(Image-text web data)

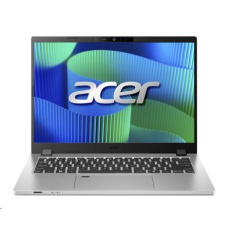 ACER NTB TravelMate P2 14 (TMP214-56-TCO-32RF),Core3 100U,14" WUXGA,16GB,512GB,Intel,W11 Pro,Pure Silver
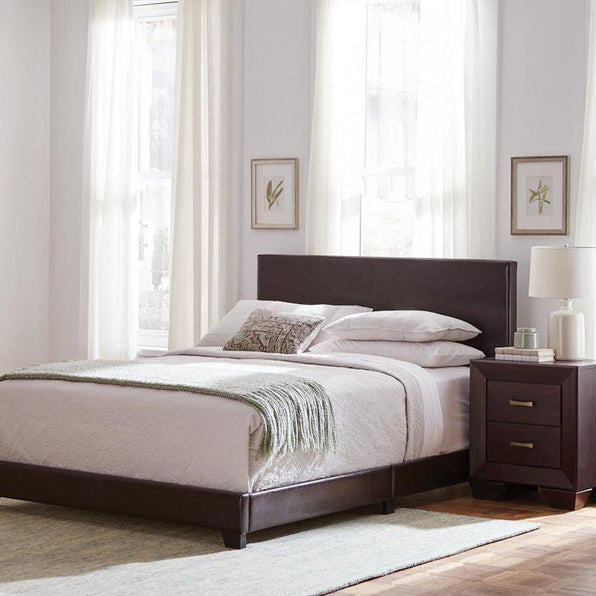Dorian 5-piece Full Bedroom Set Dark Cocoa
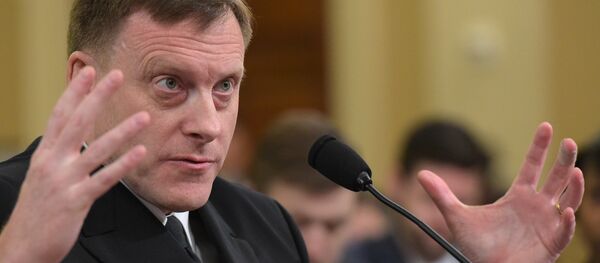 美國國家安全局局長邁克爾·羅傑斯 美國國家安全局局長邁克爾·羅傑斯 - 俄羅斯衛星通訊社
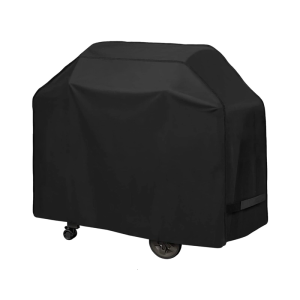 Waterproofs Barbecue Gas Grill Cover Outdoor Rain Protective Barbecue Cover Dustproof BBQ Grill Cover Barbecue Accessory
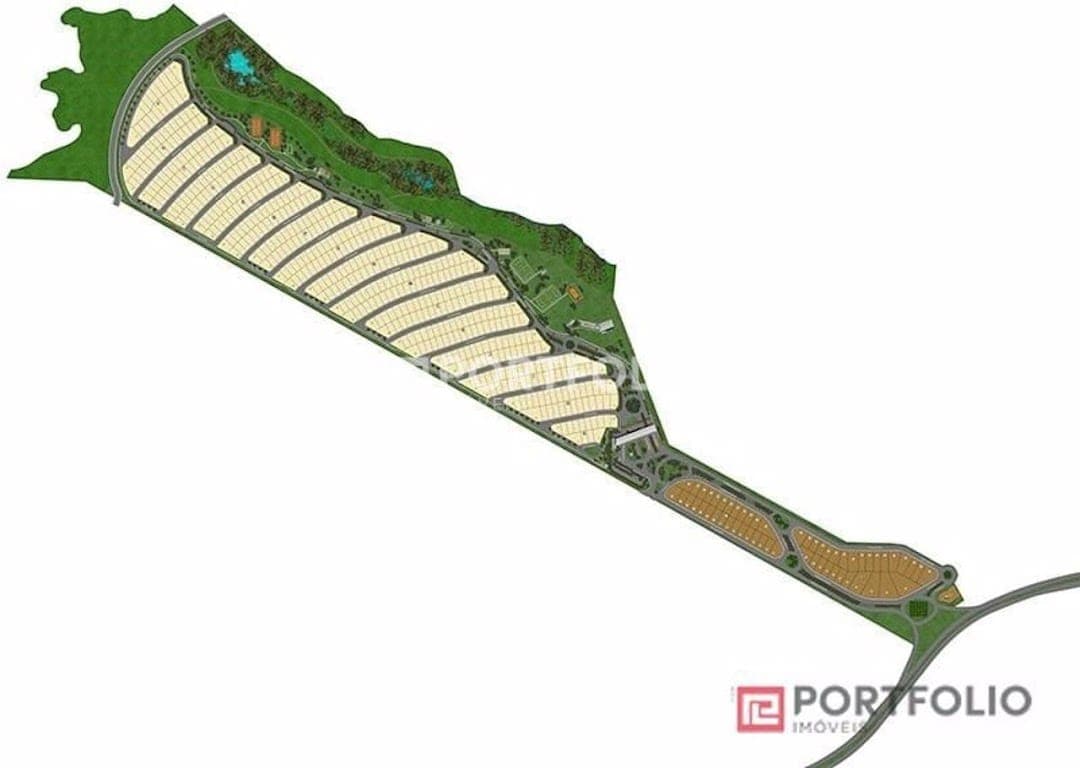 Lote/Terreno à venda com 309m² no Jardins Porto , Senador Canedo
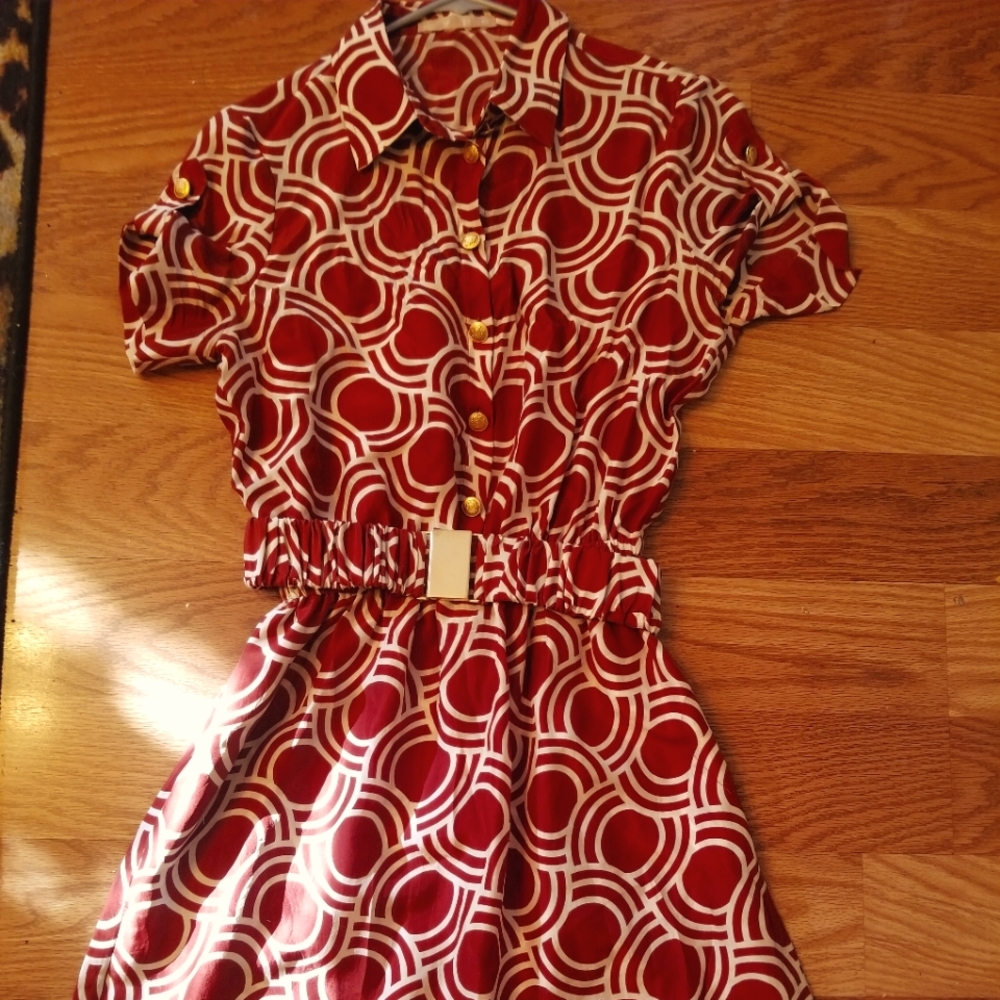 90s Silk Hype Dress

TASK DESCRIPTION - Render the items as a JSON list of strings, one string per line of caption text, with blank lines dropped. Leave the pictures out of the list.

RESULT BELOW -
[
  " ACER NTB TravelMate P2 14 (TMP214-56-TCO-32RF),Core3 100U,14\" WUXGA,16GB,512GB,Intel,W11 Pro,Pure Silver",
  "Dorian 5-piece Full Bedroom Set Dark Cocoa",
  " 美國國家安全局局長邁克爾·羅傑斯 美國國家安全局局長邁克爾·羅傑斯 - 俄羅斯衛星通訊社",
  " Waterproofs Barbecue Gas Grill Cover Outdoor Rain Protective Barbecue Cover Dustproof BBQ Grill Cover Barbecue Accessory",
  " Lote/Terreno à venda com 309m² no Jardins Porto , Senador Canedo",
  " 90s Silk Hype Dress"
]